Fourth, Obama doesn’t understand the Middle East, and shows favoritism toward Islamic parties. His actions speak for themselves. He bowed to the Saudi king on their first meeting; called the revolution that ousted Egypt’s president and will now likely be replaced by a radical Islamist government “a positive force”; praised Tunisia’s election as an “inspiration”—the country is now led by Islamic extremists who have called for war against Americans and support Iran; waged war against Libyan leader Muammar Gaddafi, who was replaced by Islamists imposing Sharia law and al-Qaeda allies; and invested two years into diplomatic back-slapping with Syrian President Bashar Assad, who is a butcher with the blood of at least 4,000 citizens on his hands.
Meanwhile, Obama blames Israel for the problems in the Middle East because it won’t settle with the Palestinians. But he has yet to visit Israel as U.S. President to see the issues firsthand, even though he insists Jerusalem must surrender to Palestinian demands and withdraw to the pre-1967 Arab-Israeli war territorial lines and welcome back so-called displaced Palestinians, which would inevitably destroy Israel as a Jewish nation.
For these reasons and more, Republican presidential candidate Mitt Romney rightly said that Obama “has immeasurably set back the prospect of peace in the Middle East.”
Fifth, Obama isn’t committed to the only potentially effective alternative to military attack—containment. Even if Israel were to accept an atomic-armed Iran, it doesn’t believe the U.S. is committed to long-term containment.

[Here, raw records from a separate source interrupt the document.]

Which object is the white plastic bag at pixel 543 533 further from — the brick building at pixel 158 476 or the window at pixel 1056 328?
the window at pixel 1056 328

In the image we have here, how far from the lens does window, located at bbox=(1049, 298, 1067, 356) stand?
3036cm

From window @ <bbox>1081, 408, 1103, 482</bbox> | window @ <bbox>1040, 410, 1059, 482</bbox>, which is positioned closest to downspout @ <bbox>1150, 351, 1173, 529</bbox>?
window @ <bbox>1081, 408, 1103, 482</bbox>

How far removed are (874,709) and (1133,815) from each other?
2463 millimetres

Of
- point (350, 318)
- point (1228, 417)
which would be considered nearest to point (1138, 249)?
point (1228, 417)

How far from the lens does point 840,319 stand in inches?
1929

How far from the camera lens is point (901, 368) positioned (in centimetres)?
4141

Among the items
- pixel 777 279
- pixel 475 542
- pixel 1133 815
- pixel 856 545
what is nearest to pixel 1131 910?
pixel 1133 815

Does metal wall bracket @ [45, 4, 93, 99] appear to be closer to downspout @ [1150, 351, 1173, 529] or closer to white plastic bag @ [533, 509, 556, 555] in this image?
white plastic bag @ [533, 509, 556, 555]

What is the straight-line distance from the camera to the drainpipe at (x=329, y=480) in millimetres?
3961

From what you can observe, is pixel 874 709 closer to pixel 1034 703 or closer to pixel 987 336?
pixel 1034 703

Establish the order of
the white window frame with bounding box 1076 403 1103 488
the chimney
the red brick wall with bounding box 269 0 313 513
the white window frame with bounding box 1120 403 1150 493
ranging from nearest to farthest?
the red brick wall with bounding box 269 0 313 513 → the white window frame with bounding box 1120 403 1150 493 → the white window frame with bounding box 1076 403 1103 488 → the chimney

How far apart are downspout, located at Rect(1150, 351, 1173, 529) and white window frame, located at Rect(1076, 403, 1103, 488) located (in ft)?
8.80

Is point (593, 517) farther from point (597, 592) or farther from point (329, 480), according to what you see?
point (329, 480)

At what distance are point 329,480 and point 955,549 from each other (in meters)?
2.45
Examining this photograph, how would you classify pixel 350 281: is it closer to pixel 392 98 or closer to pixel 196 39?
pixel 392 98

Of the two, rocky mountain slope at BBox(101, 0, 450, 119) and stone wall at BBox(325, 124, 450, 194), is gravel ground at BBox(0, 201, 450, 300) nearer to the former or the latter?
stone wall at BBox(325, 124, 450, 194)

Presidents during the Cold War who faced down the Soviet Union were confident that the U.S. had sufficient military power to support a policy of containment. But that sort of staying power in the Middle East is missing under Obama’s watch.
He is prematurely pulling forces out of Iraq, and anxious to get out of Afghanistan. That is why few Middle Eastern leaders believe Obama is willing to invest heavily in the region to contain an atomic Iran, especially now that he has made it clear his new priority is the Asia-Pacific.
That lack of trust has prompted the Saudis to consider going nuclear to counter Iran. Saudi Prince Turki al-Faisal, the former head of Saudi intelligence and former ambassador to the U.S., said his country cannot stand still if Iran develops a nuclear capability: “We must…look into all options we are given, including obtaining these weapons ourselves.”
Finally, Netanyahu doesn’t need Obama’s support because he knows the American people will forgive and understand should Israel attack Iranian atomic weapons facilities. Most Americans (57%) say they support Israeli military action against Iran’s nuclear sites, according to a poll commissioned by the Anti-Defamation League.
Netanyahu also knows Obama won’t abandon Israel because the President needs Jewish voters, a key Democratic voting bloc that went 78% for him in 2008, but is down to 54% today, according to a Gallup poll. Recently, Obama promised 900 rabbis on a conference call, “Prime Minister Netanyahu knows he can count on the United States.”
Netanyahu won’t be calling Obama before Israeli jets launch on their mission to destroy Iran’s atomic weapons facilities. That’s Obama’s fault, and the U.S. will pay a high price for it and all the rest of the President’s numerous misjudgments.